Ginecol Obstet Mex. 2008 Aug;76(8):461-7.
The Ebstein's anomaly is a congenital malformation of the tricuspid valve and of the right ventricle that usually is associated with interauricular communication, foramen oval, and arrhythmias of Wolff-Parkinson-White syndrome type.
To analyze the association between Ebstein's anomaly and pregnancy.
A prospective study was made in five pregnant women's with Ebstein's anomaly without surgery. We analyzed the clinical history, physical examination, electrocardiogram, x-ray of thorax, Doppler color heart ultrasound, and fetal valoration by means of pelvic ecosonogram and cardiotocographic registry, and routinely prenatal paraclinic tests.
We observed severe expansion of the ventricle and 3rd degree index of atrialization in two patients. In two pregnancies there were interatrial communication (patients with cyanosis) and in three was detected severe tricuspid insufficiency. The average of gestacional age was of 36.4 +/- 1.8 weeks. Two of the five pregnancies has preterm birth. Only one childbirth was short weight to gestational age.

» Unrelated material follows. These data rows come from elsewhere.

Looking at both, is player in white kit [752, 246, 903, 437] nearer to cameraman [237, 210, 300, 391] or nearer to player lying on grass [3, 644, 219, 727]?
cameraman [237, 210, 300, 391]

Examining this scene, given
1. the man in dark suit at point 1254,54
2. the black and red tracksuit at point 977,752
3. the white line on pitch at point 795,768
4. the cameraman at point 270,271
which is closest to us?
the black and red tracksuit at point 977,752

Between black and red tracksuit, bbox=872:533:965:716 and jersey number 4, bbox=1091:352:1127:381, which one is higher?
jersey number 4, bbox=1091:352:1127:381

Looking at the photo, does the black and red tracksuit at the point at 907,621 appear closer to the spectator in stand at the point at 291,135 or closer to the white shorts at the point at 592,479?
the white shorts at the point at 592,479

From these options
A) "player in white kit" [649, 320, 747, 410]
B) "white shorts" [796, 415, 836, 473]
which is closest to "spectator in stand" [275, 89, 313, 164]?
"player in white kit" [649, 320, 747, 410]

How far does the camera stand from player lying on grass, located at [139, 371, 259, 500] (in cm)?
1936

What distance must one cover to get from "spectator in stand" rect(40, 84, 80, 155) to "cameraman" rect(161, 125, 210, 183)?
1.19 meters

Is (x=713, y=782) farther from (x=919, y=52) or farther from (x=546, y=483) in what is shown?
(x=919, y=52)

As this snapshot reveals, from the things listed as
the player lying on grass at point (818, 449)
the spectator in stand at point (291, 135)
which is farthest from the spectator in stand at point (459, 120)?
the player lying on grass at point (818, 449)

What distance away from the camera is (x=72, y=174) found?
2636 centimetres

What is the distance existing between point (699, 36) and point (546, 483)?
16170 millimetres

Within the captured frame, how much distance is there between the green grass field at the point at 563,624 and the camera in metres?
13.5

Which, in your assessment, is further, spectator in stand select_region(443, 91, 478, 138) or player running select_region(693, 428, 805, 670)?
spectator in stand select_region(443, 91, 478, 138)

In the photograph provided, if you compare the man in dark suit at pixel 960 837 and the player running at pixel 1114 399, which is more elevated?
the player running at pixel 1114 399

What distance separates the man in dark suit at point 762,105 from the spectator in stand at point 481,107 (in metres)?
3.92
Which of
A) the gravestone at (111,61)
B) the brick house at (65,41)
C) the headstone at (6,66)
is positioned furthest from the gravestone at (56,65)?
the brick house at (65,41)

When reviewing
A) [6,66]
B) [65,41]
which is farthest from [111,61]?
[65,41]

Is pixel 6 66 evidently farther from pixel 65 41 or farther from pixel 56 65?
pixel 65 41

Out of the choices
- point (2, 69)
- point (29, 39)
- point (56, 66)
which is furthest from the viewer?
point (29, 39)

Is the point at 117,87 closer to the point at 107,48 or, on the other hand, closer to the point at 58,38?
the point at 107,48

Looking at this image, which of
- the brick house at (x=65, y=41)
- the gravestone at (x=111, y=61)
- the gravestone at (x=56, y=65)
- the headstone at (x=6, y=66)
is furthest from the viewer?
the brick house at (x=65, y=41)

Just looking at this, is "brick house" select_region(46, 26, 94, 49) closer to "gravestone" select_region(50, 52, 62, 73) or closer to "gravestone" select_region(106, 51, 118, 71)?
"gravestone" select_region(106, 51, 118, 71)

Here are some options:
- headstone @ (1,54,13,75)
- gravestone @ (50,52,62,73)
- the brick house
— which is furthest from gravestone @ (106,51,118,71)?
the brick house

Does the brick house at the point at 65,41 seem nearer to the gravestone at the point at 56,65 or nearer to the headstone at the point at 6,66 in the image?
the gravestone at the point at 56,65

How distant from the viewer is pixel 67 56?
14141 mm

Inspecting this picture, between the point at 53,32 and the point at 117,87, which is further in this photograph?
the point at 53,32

The rest stayed within percentile 10. There were no obits or neonatal deaths, either congenital abnormality by Doppler heart ultrasound.
The pregnancy is well tolerated in patients with Ebstein's anomaly; nevertheless, participation of multidisciplinary team is recommended to establish the treatment.
埃布斯坦畸形是一种三尖瓣和右心室的先天性畸形,通常与房间隔交通、卵圆孔未闭以及 Wolff-Parkinson-White 综合征型心律失常有关。
分析埃布斯坦畸形与妊娠之间的关联。
对 5 例未接受手术治疗的埃布斯坦畸形孕妇进行了一项前瞻性研究。我们分析了临床病史、体格检查、心电图、胸部 X 光、彩色多普勒心脏超声,通过盆腔超声心动图和胎心监护记录进行胎儿评估,并进行常规产前辅助检查。
我们观察到 2 例患者心室严重扩张和 3 度心房化指数。2 例妊娠存在房间隔交通(有紫绀的患者),3 例检测到严重三尖瓣关闭不全。平均孕周为 36.4±1.8 周。5 例妊娠中有 2 例早产。只有 1 例分娩的新生儿体重低于孕周标准。其余新生儿体重处于第 10 百分位数以内。未出现死产或新生儿死亡,也未通过多普勒心脏超声检测到先天性异常。
埃布斯坦畸形患者对妊娠耐受性良好;然而,建议多学科团队参与制定治疗方案。